文書本文
——

神宮寺真琴のつぶやき~TBossのブログ~

ヒロインアクションの考察から、インディーズムービー・劇場映画の話題まで

韓流アクションのダイナミック且つシュールな演出に酔う

 韓流“最凶”ヒロインの血みどろの活躍を描いた『悪女/AKUJO』。ムービープラスでの放映を録画しているので、いつかは腰を落ち着けて観賞しようと考えているんだけれど、一度録画してしまえばそれで安心してしまうのが世の常で、スタイリッシュなアンチヒロインの活躍に期待するものの、あまりにも痛々しくおびただしい血糊にまみれている(韓流アクションは結構この傾向が強い!)こともあって、未だ全編をきちんと観てはいない(;^_^A

 

 

 そんな訳で、時折ムービープラスチャンネルNECOで放映されているのをたまたま一部垣間観ることしかできていなくて、今までは冒頭の“疑似”ワンシーン・ワンカットによるスクヒ(整形前)の大殺戮シーンや、中盤の偽結婚式の合間にミッションを遂行するウエディングドレス姿のスクヒ(整形後・キム・オクビン)のスナイパーぶりや、謎解きを兼ねたクライマックスの大アクションぐらいしか観賞できていない。まあそれはそれで、ヒロインアクション的には「そこだけ押さえておけばオッケー」みたいな“肝”のシーンばかりなんだけど、この度たまたま観たのは、それとは別の、冒頭の大殺戮後、韓国警察に捕まったスクヒがそのまま国家情報院の暗殺者養成施設に収監され、顔を整形され国家の刺客として過酷な訓練を施されるシーンだった。しかしこの一連のシーンが実にシュールレアリズムに満ちていて、独房から一瞬のスキをついて逃げ出したスクヒが施設内を逃げ回る間、廊下の扉を開けたらいきなり娘たちがクラシックバレエに興じている部屋に飛び出したり、その先は厨房だったり、そしてさらにいきなり劇場のステージ、ざらには数人の女性が俳優ばりにメイクを施されているドレッシングルームだったりと、観ていて訳が分からなくなる展開。のちにその全てが、女アサシンを養成するために、戦闘テクニックのみならず、相手に怪しまれないために女性としてのあらゆるスキルを叩き込む施設であったことが判明するのだが、この意外性は、「韓流映画恐るべし!」と思わずにはいられなかった。

——

データ抜粋
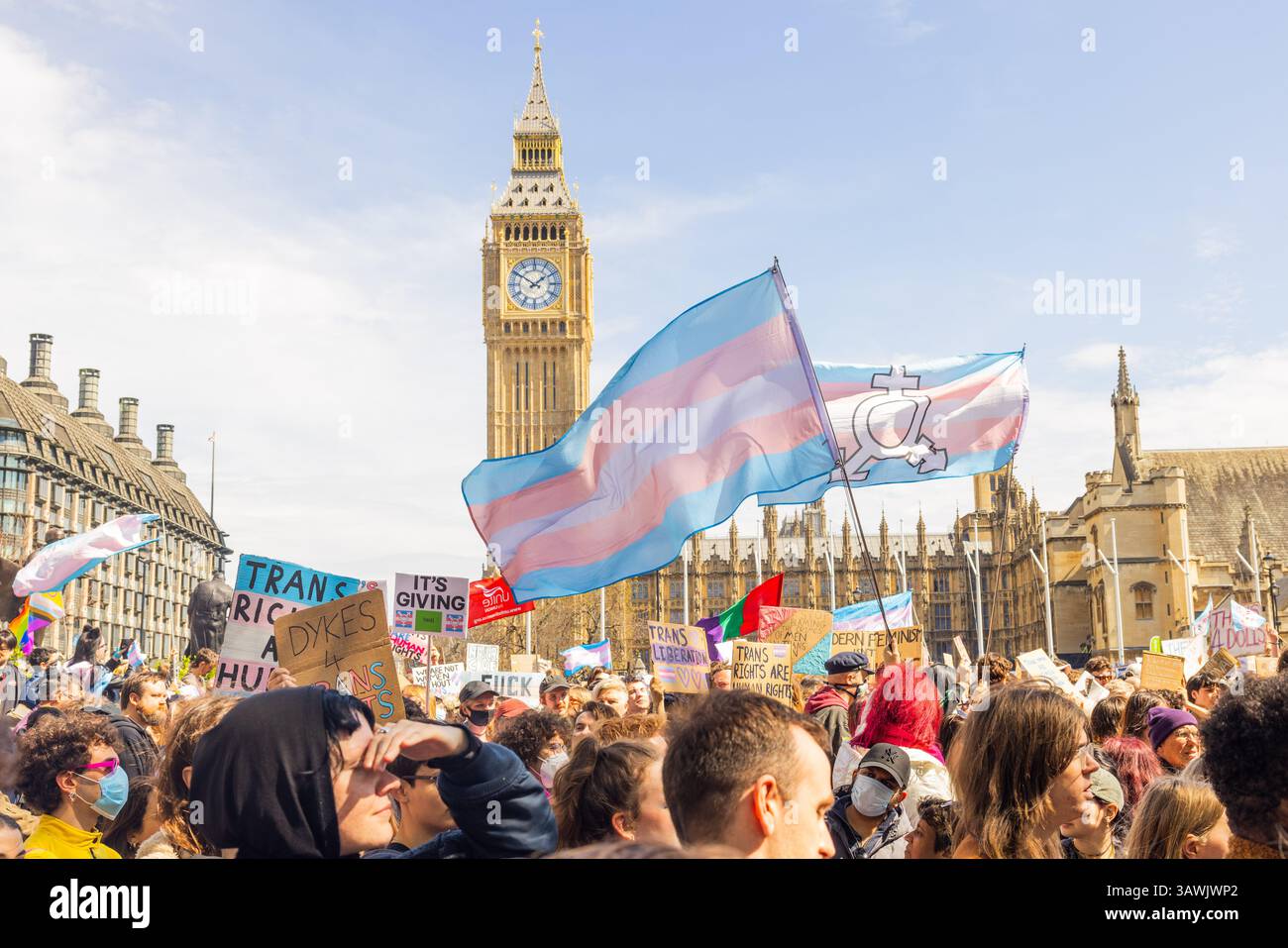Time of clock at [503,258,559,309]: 1:50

——

演習課題
[1] 『悪女/AKUJO』についての文章のうち、「そんな訳で、時折ムービープラ」を含む語句から書き始め、「と思わずにはいられなかった。」の後で止めて、一字一句違えずに書き写してください。
[2] 『悪女/AKUJO』を論じたブログ記事を、末尾の文に続けて書き継いでください。

解答例
[1]
そんな訳で、時折ムービープラスチャンネルNECOで放映されているのをたまたま一部垣間観ることしかできていなくて、今までは冒頭の“疑似”ワンシーン・ワンカットによるスクヒ(整形前)の大殺戮シーンや、中盤の偽結婚式の合間にミッションを遂行するウエディングドレス姿のスクヒ(整形後・キム・オクビン)のスナイパーぶりや、謎解きを兼ねたクライマックスの大アクションぐらいしか観賞できていない。まあそれはそれで、ヒロインアクション的には「そこだけ押さえておけばオッケー」みたいな“肝”のシーンばかりなんだけど、この度たまたま観たのは、それとは別の、冒頭の大殺戮後、韓国警察に捕まったスクヒがそのまま国家情報院の暗殺者養成施設に収監され、顔を整形され国家の刺客として過酷な訓練を施されるシーンだった。しかしこの一連のシーンが実にシュールレアリズムに満ちていて、独房から一瞬のスキをついて逃げ出したスクヒが施設内を逃げ回る間、廊下の扉を開けたらいきなり娘たちがクラシックバレエに興じている部屋に飛び出したり、その先は厨房だったり、そしてさらにいきなり劇場のステージ、ざらには数人の女性が俳優ばりにメイクを施されているドレッシングルームだったりと、観ていて訳が分からなくなる展開。のちにその全てが、女アサシンを養成するために、戦闘テクニックのみならず、相手に怪しまれないために女性としてのあらゆるスキルを叩き込む施設であったことが判明するのだが、この意外性は、「韓流映画恐るべし!」と思わずにはいられなかった。

[2]
 

 ここでスクヒは、結婚後すぐに惨殺された夫との間に身ごもった娘を出産し、それまで身ごもの体だったことや、施設からの逃亡か不可能であることもあって、女上司のクォンに絶対服従しながら、もともと身につけていた身体能力をさらに磨き上げ、立派なアサシンというか“殺戮マシーン”となっていくのである。

 

 ところで、香港映画『スーパーティーチャー熱血格闘』では、元アメリ海兵隊員だったチャン(ドニー・イェン)がどうして除隊して母校の教師になったかを紹介する過程で、彼が海兵隊員として従軍した中東のシーンを、短い時間ながらきちんと本格的な戦場を手を抜かず描いていて、その丁寧さに驚いたが、この『悪女/AKUJO』でも、上記の施設のシーンがダイナミック且つシュールに描かれていて、その意外性と共に韓流映画の底力を感じさせる演出だった。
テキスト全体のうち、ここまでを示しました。